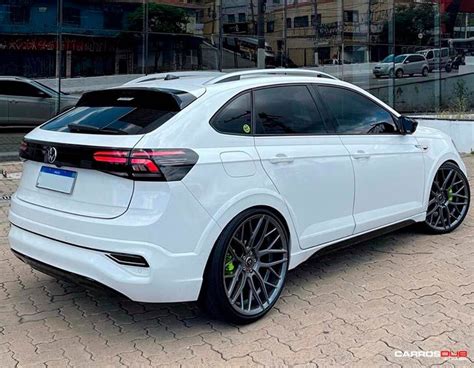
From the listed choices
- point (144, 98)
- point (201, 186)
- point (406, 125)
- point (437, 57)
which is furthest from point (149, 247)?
point (437, 57)

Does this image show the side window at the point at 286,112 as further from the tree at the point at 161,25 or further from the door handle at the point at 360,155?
the tree at the point at 161,25

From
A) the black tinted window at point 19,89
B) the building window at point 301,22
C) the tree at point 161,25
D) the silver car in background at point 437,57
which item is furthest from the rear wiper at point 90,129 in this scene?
the silver car in background at point 437,57

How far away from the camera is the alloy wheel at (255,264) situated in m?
3.50

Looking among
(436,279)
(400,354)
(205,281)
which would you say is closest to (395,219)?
(436,279)

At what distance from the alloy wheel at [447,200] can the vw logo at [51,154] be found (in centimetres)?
375

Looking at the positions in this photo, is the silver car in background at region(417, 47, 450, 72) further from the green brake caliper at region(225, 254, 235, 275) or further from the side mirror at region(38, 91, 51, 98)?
the green brake caliper at region(225, 254, 235, 275)

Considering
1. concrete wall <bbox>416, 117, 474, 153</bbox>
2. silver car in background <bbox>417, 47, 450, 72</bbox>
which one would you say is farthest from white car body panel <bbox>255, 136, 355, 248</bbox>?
silver car in background <bbox>417, 47, 450, 72</bbox>

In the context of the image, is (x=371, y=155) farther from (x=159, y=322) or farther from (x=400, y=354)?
(x=159, y=322)

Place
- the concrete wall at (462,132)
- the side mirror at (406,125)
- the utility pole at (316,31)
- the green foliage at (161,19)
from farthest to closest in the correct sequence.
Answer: the utility pole at (316,31) → the green foliage at (161,19) → the concrete wall at (462,132) → the side mirror at (406,125)

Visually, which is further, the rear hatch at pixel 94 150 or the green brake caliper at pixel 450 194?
the green brake caliper at pixel 450 194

# # # # # # #

### GOAL
Update the stretch from the line that contains "How far away" through the end of the listing, replacing "rear hatch" with "tailgate". Return only those lines, with nothing else changed.

### SOLUTION BELOW
How far away from the camera is the alloy wheel at (255,264) situated in m?
3.50

Looking among
(436,279)
(400,354)
(205,281)
which would you say is closest to (395,219)?
(436,279)

At what distance from the alloy wheel at [447,200] can the vw logo at [51,154] be found (in centimetres)?
375

Looking at the positions in this photo, is the silver car in background at region(417, 47, 450, 72) further from the green brake caliper at region(225, 254, 235, 275) or further from the side mirror at region(38, 91, 51, 98)?
the green brake caliper at region(225, 254, 235, 275)

Considering
1. concrete wall <bbox>416, 117, 474, 153</bbox>
2. silver car in background <bbox>417, 47, 450, 72</bbox>
which one would you say is farthest from white car body panel <bbox>255, 136, 355, 248</bbox>?
silver car in background <bbox>417, 47, 450, 72</bbox>

In the context of the image, is (x=371, y=155) farther from (x=159, y=322) or farther from (x=400, y=354)?
(x=159, y=322)

Place
- the concrete wall at (462,132)
- the side mirror at (406,125)
- the utility pole at (316,31)
- the green foliage at (161,19)
from farthest to closest in the correct sequence.
Answer: the utility pole at (316,31) → the green foliage at (161,19) → the concrete wall at (462,132) → the side mirror at (406,125)

Visually, which is further, the tailgate at pixel 94 150 or the green brake caliper at pixel 450 194?
the green brake caliper at pixel 450 194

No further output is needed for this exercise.